8. BÖLÜM

688 51 143
                                    

Medya: Deniz ve genel olarak ruh hali ckşdmxlsmldmx

BU BÖLÜM EGEMEN'E DÜŞTÜM DÜŞTÜM DÜŞTÜM

"Günaydın."

Egemen'e başımla selam verip içeri girdim. Acilen Cemre'yi bulmam gerekiyordu. Birkaç adım sonra yaptığım şeyin farkına varıp durakladım. Bu esnada Egemen gereksizi de yanımda bitmişti.

"İyi misin Deniz?"

"Neden?"

Ellerini ceplerine sokup omuzlarını silkti. Gülüşü tatlı gelmişti bir an gözüme. İfademi düzeltip ona dik dik baktım.

"Selamımı aldın sayılır. Gelişme kaydediyorsun."

"Acelem var. Seninle uğraşacak vaktim yok şu an."

Yürümeye başlayınca peşime takıldı. Her zaman yaptığı gibi.

"Saat sabahın sekizi ve okuldasın, ne gibi bir acelen olabilir?"
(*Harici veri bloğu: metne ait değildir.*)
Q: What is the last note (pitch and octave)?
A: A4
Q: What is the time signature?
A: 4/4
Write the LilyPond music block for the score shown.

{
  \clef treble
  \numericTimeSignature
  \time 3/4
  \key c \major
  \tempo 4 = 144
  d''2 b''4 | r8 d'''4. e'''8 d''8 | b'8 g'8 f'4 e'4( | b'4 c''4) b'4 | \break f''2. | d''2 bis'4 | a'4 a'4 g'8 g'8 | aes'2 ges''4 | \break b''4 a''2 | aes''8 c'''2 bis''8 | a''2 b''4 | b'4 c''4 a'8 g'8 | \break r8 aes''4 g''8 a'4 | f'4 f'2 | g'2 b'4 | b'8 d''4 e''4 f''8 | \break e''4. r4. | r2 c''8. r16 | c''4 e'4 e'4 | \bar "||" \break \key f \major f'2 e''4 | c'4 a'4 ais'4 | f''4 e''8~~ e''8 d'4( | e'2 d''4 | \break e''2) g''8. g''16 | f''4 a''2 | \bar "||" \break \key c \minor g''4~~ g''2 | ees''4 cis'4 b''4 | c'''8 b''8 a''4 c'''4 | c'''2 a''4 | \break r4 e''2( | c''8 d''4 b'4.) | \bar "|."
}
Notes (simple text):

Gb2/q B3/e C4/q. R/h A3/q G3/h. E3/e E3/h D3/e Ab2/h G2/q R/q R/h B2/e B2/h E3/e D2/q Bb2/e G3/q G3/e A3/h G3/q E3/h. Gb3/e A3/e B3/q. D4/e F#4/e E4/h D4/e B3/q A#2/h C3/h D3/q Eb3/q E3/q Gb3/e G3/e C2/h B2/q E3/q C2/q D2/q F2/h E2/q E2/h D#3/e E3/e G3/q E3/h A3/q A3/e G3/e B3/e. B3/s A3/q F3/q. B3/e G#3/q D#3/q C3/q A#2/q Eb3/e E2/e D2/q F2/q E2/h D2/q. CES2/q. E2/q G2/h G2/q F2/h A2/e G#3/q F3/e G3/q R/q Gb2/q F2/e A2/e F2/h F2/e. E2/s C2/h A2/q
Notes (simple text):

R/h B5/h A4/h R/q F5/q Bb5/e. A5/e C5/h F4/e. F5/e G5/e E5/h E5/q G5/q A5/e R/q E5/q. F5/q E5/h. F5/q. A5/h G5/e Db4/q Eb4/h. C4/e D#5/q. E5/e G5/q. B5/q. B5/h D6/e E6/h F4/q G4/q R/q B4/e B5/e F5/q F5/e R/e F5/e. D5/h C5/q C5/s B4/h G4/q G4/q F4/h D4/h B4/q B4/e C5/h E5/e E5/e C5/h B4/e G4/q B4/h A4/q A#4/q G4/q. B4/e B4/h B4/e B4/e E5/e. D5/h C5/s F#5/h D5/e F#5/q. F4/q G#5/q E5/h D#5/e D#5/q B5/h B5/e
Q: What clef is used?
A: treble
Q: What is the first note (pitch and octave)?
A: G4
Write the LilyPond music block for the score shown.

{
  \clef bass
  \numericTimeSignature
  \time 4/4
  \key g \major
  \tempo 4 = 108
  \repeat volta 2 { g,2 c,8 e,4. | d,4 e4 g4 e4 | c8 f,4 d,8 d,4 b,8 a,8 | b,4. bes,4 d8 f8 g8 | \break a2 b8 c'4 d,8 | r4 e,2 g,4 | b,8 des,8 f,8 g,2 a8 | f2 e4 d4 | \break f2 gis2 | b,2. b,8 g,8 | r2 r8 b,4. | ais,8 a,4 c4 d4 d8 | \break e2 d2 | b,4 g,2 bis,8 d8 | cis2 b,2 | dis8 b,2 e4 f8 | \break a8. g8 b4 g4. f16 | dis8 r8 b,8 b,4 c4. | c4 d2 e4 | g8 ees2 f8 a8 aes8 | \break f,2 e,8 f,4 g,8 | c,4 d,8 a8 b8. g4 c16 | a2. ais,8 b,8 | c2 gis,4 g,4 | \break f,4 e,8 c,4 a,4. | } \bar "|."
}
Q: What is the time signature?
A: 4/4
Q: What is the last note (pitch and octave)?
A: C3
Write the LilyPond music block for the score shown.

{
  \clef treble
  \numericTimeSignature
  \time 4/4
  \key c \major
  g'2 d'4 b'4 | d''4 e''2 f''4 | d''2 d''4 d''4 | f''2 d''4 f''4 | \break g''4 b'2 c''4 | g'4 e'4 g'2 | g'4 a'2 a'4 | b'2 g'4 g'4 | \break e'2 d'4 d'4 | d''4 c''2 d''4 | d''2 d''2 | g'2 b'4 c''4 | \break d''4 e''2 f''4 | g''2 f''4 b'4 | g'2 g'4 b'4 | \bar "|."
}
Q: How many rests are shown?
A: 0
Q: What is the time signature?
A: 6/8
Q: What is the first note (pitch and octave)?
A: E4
Bir an durup etraflıca düşündüğümde kavradığım şeylerle bedenimi kaplayan öfkeyi gizlemeye gerek duymadan Egemen'e yöneldim.

"Sana ne? Sen hangi yüzle çıkıyorsun benim karşıma ya? Uzak dur artık benden."

"Bu konuyu daha kaç defa konuşacağız Deniz?"

"Sen anlayana kadar Egemen Yakut! Sen, seni etrafımda istemediğimi kabulleninceye kadar."

Tekrar yürümeye başladığımda o da kendini izah etmeye başlamıştı bile.

"Dün olanlar için üzgünüm."

"Beni tüm kantinin ortasında küçük düşürdüğün için üzülüyor musun? Ben mutlusundur diye düşünmüştüm."

Ona iğneleyici bir ifadeyle bakıp tekrar önüme döndüm. Hızlı hızlı yürüdüğüm için sınıf kapısının önüne gelmiştik bile. Kapıyı açmamla arkamdan bir el uzanıp tekrar kapattı ve bir anda kendimi kapıyla Egemen'in arasında buldum.

"Ben senin düşmanın değilim Deniz. Dün sabah yaptığım eşeklik için de pişmanım, sadece dikkatini çekmeye çalışıyordum."

Başımı dikip boyuna yetişemeyen boyumu öz güvenimle tamamlamaya çalıştım.

"Beni de kendini de küçük düşürdüğünle kaldın ama sadece."

"Bak gerçekten üzgünüm. İstersen tüm okulu toplayıp yaptığım pislik için herkesin önünde özür dilerim senden."

Gözlerimi devirip ellerimle göğsünden ittirdim. Kişisel alan diye bir şey vardı yahu!

"Bak Egemen, senden özür ya da başka bir şey beklemiyorum. Sadece artık benden uzak dur."

"Bu ‘başka bir şey’ sınıfına giriyor işte!"

Onu daha fazla dinlemek istemediğim için kapıyı açıp sınıfa girdim. Üstüme gelerek beni bunaltmaktan başka bir şey yapmıyordu. Beni bir kendi halime bıraksa belki de her şey daha farklı gelişebilirdi.

Cemre'yi sınıfta göremeyince dudaklarımı büzdüm. Servisle geldiği için bu saatlerde çoktan okulda olması gerekiyordu, sanırım bugün okula gelmeyecekti. Teyit etmek için telefonumu çıkarıp ona mesaj attım.

Sakin olan sınıfta cam kenarındaki köşeme yöneldiğimde her zamankinin aksine Hazar'ın erken geldiğini fark ettim. Sıraya gittiğimde hiçbir şey demeden ayağa kalktı ve geçmem için müsaade verdi. Artık bu bir rutin haline gelmişti. Ona selam vermekle vermemek arasında gidip gelirken bir şey demeden sırama oturup her zamanki gibi kalorifere yaslandım.